▼▼▼
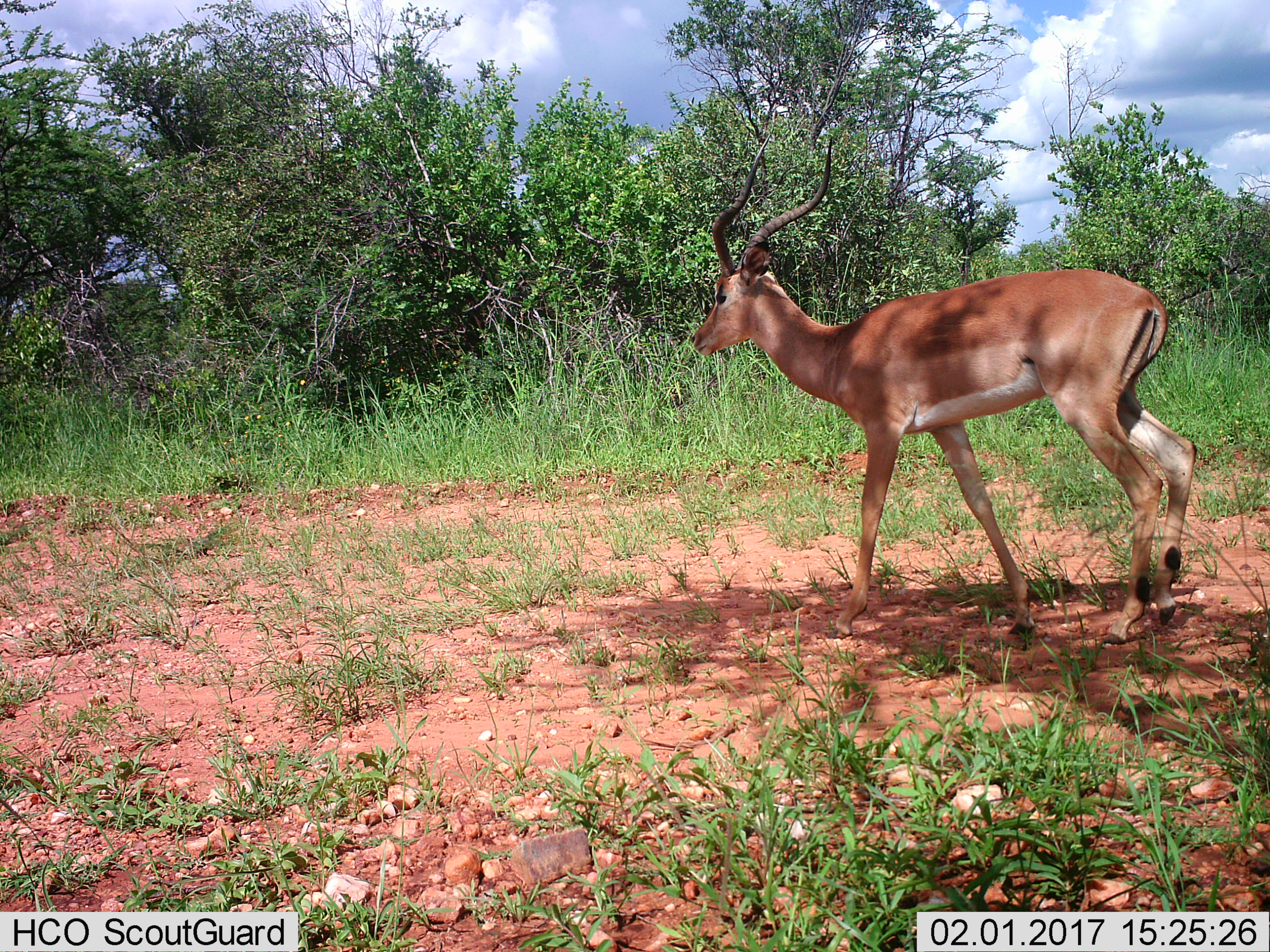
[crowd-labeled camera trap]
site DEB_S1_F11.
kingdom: Animalia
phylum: Chordata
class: Mammalia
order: Artiodactyla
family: Bovidae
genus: Aepyceros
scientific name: Aepyceros melampus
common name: impala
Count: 1.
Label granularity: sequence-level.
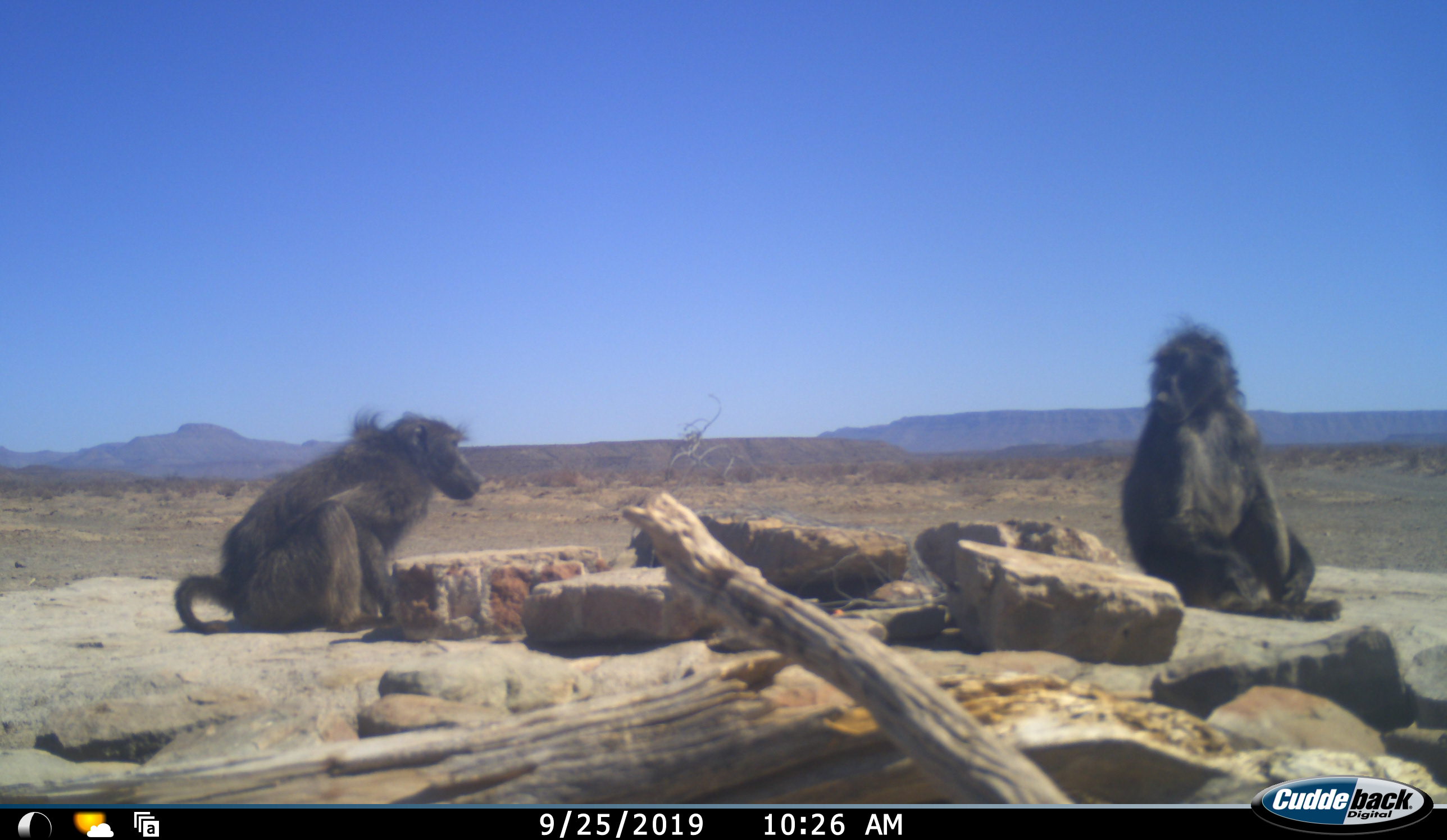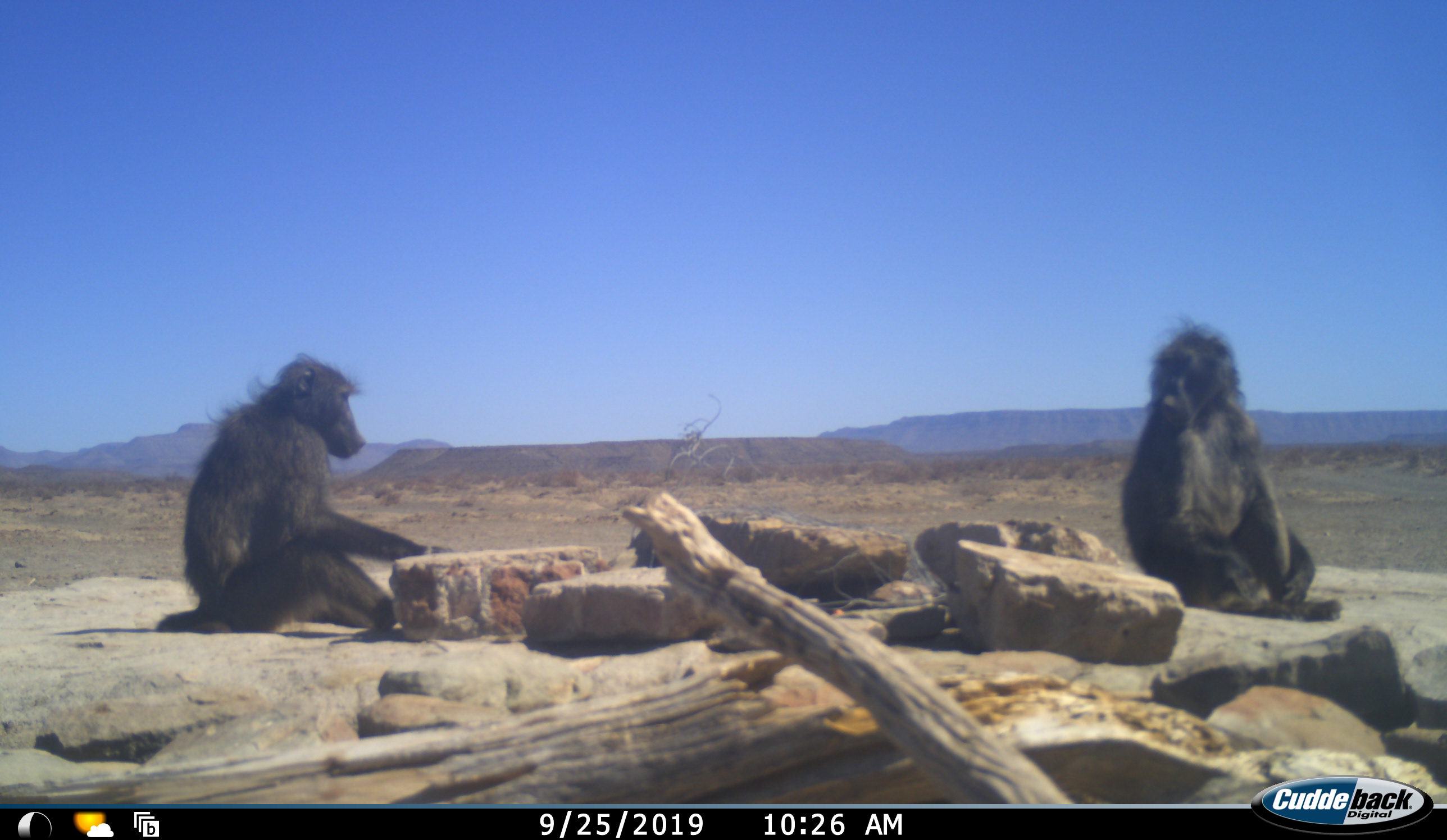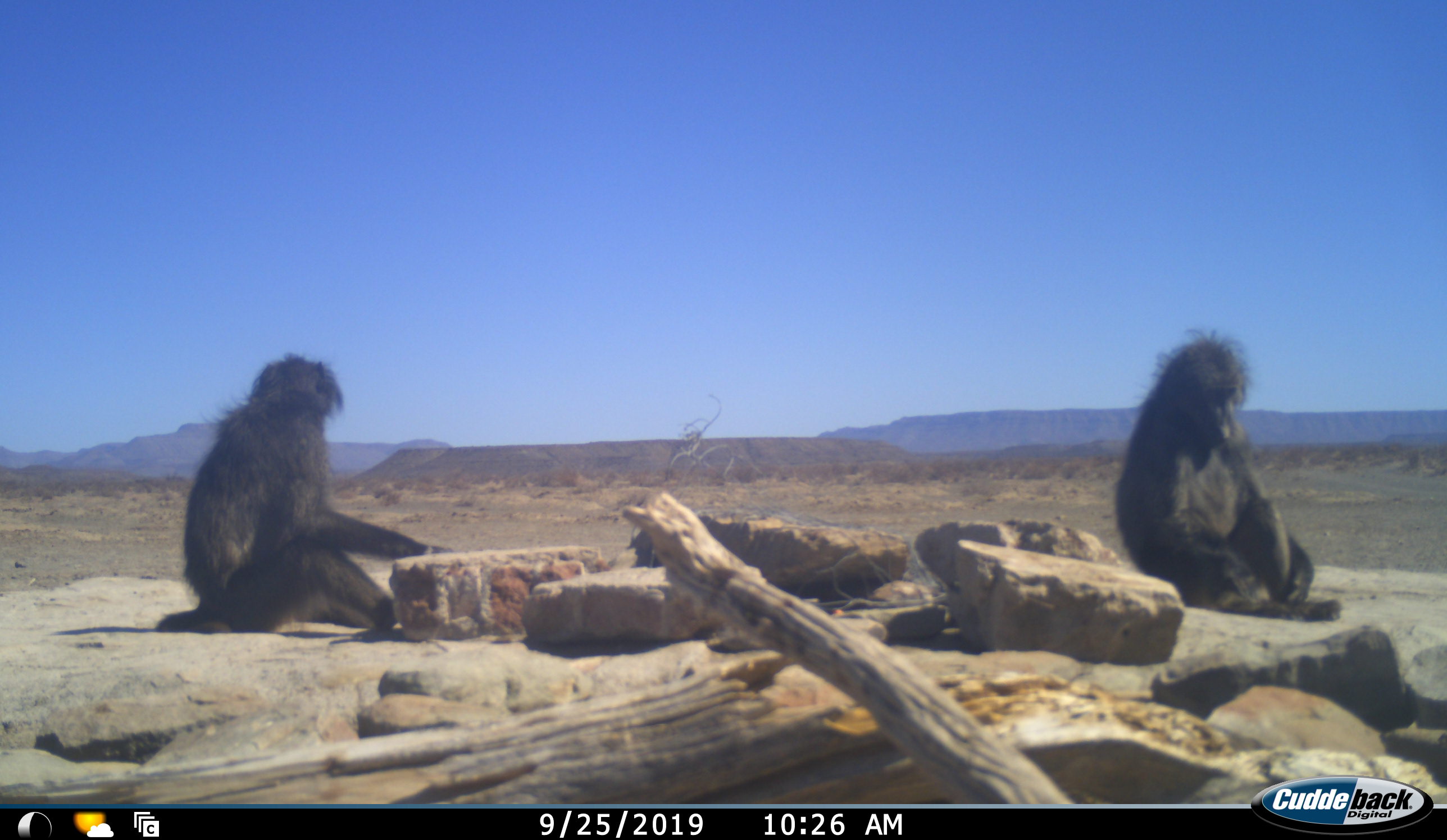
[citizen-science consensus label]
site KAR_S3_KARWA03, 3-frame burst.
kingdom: Animalia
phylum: Chordata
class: Mammalia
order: Primates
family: Cercopithecidae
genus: Papio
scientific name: Papio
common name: baboon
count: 2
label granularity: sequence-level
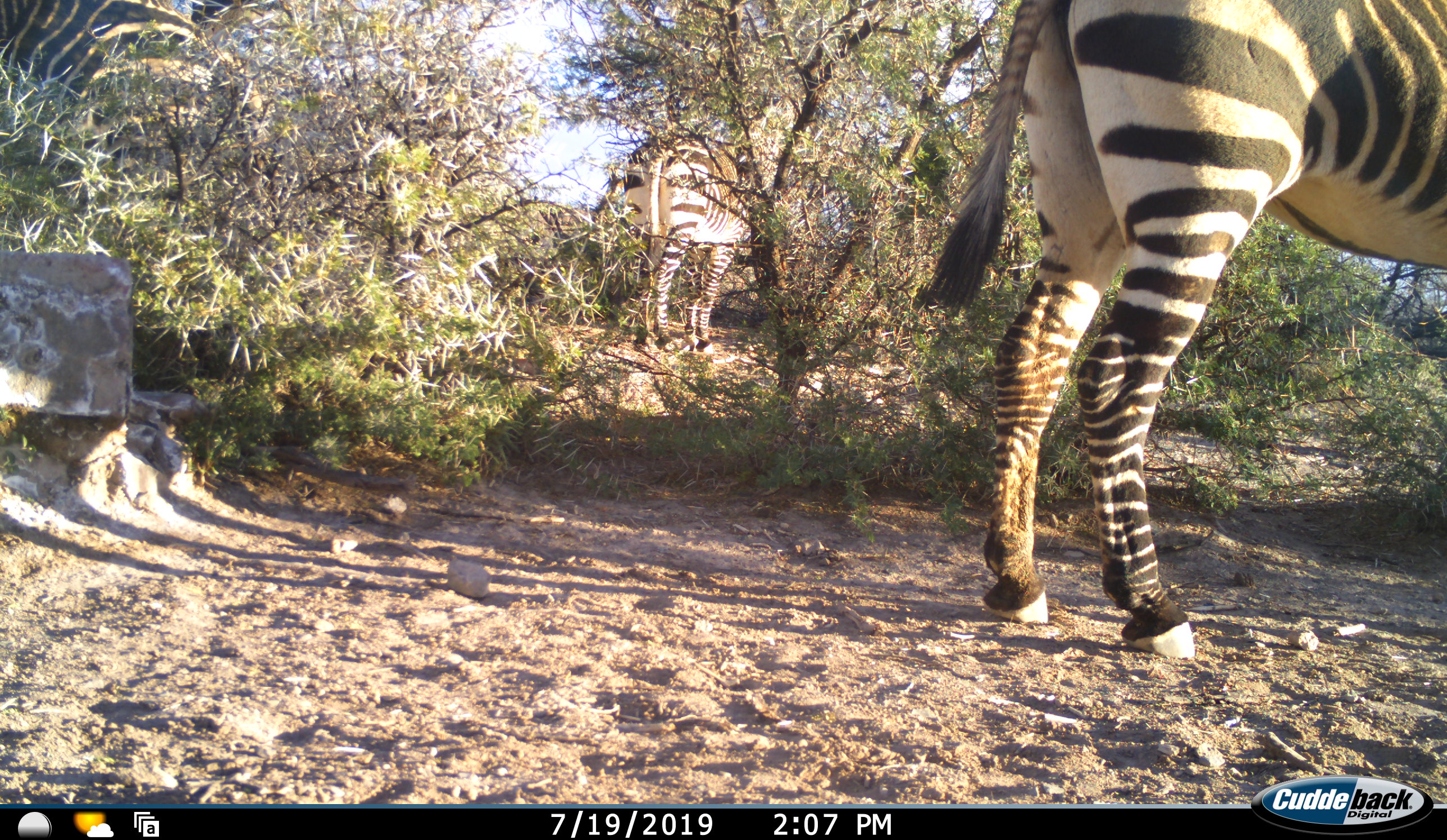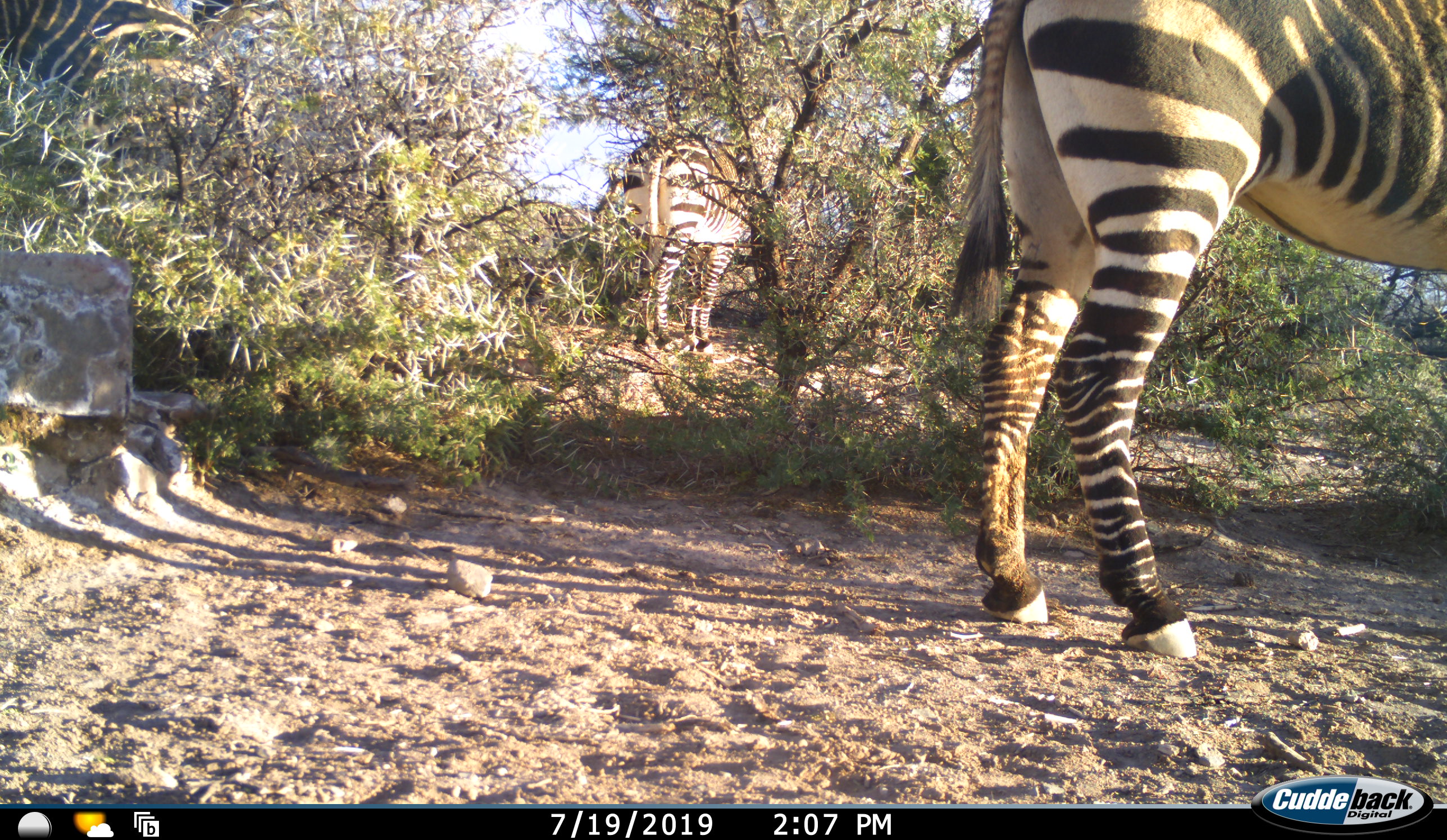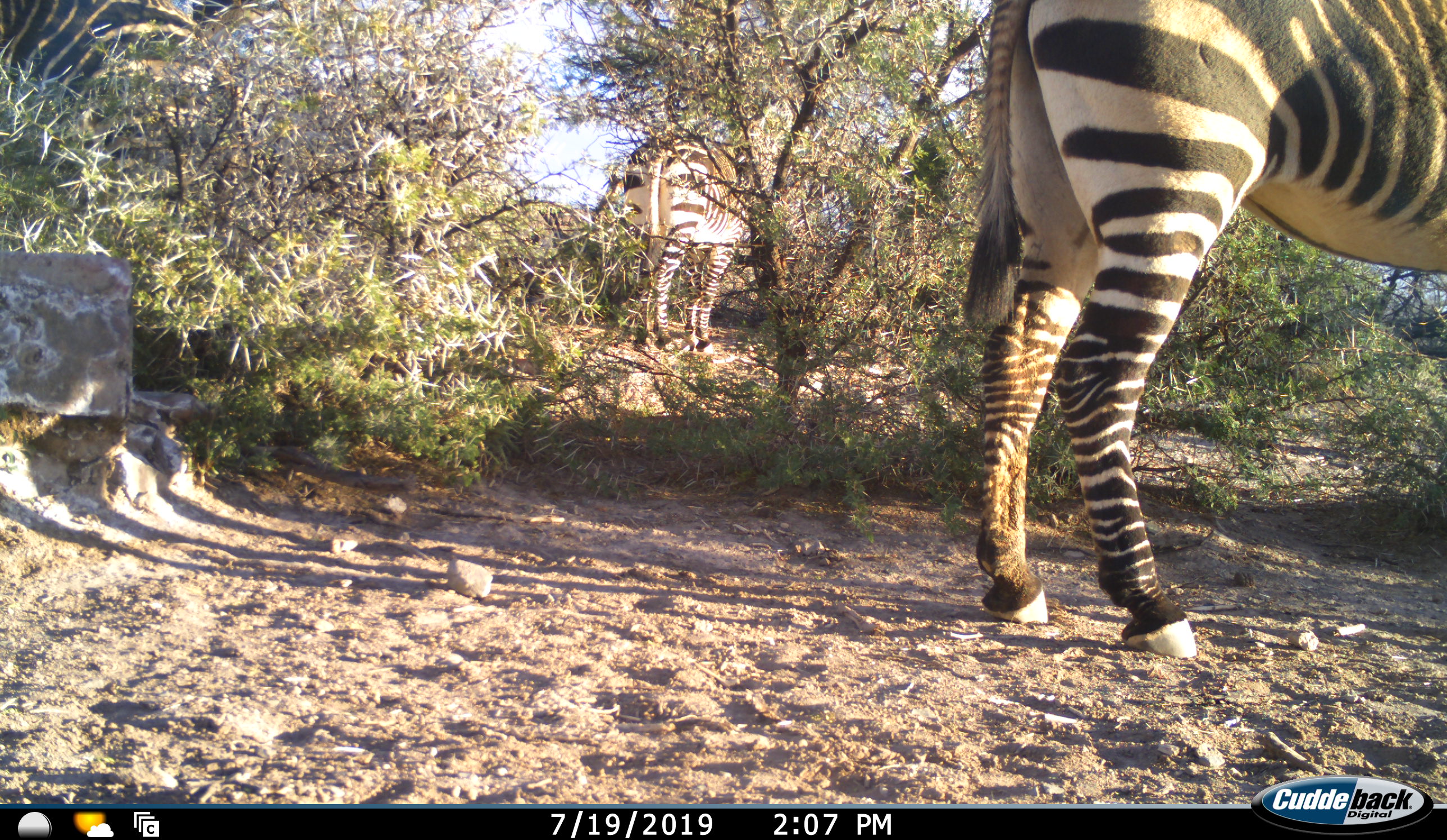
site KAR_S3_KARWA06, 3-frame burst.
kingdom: Animalia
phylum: Chordata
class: Mammalia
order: Perissodactyla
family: Equidae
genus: Equus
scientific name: Equus zebra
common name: mountain zebra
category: zebramountain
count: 3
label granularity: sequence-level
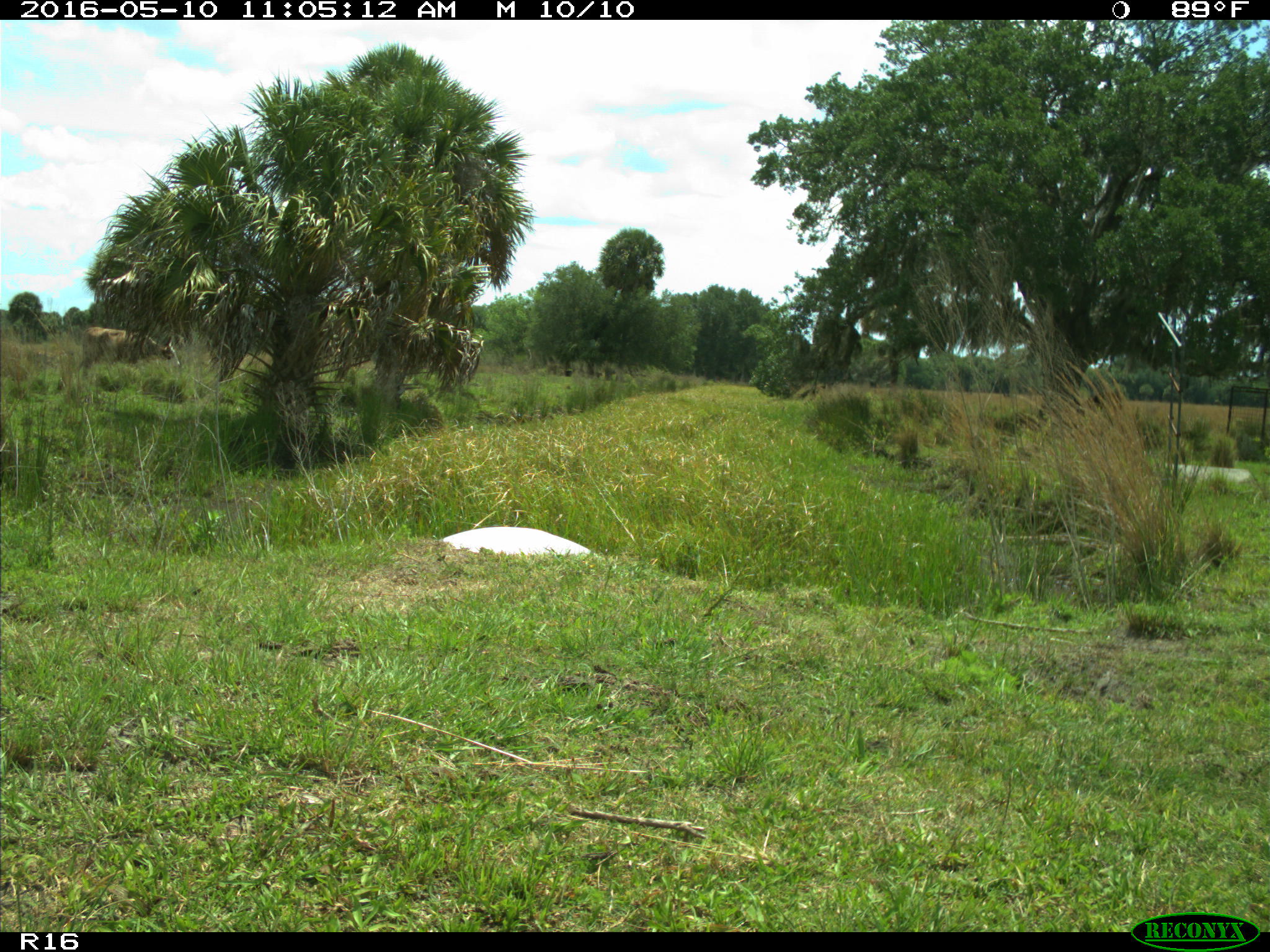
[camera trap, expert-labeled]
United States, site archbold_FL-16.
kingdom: Animalia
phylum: Chordata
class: Mammalia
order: Artiodactyla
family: Bovidae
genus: Bos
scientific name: Bos taurus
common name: domestic cow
Bos taurus (domestic cow).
▲▲▲
*TASK STATEMENT*
Every line above is to be written out unchanged, with the pictures omitted.

*ANSWER TO THE EXERCISE*
[crowd-labeled camera trap]
site DEB_S1_F11.
kingdom: Animalia
phylum: Chordata
class: Mammalia
order: Artiodactyla
family: Bovidae
genus: Aepyceros
scientific name: Aepyceros melampus
common name: impala
Count: 1.
Label granularity: sequence-level.
[citizen-science consensus label]
site KAR_S3_KARWA03, 3-frame burst.
kingdom: Animalia
phylum: Chordata
class: Mammalia
order: Primates
family: Cercopithecidae
genus: Papio
scientific name: Papio
common name: baboon
count: 2
label granularity: sequence-level
site KAR_S3_KARWA06, 3-frame burst.
kingdom: Animalia
phylum: Chordata
class: Mammalia
order: Perissodactyla
family: Equidae
genus: Equus
scientific name: Equus zebra
common name: mountain zebra
category: zebramountain
count: 3
label granularity: sequence-level
[camera trap, expert-labeled]
United States, site archbold_FL-16.
kingdom: Animalia
phylum: Chordata
class: Mammalia
order: Artiodactyla
family: Bovidae
genus: Bos
scientific name: Bos taurus
common name: domestic cow
Bos taurus (domestic cow).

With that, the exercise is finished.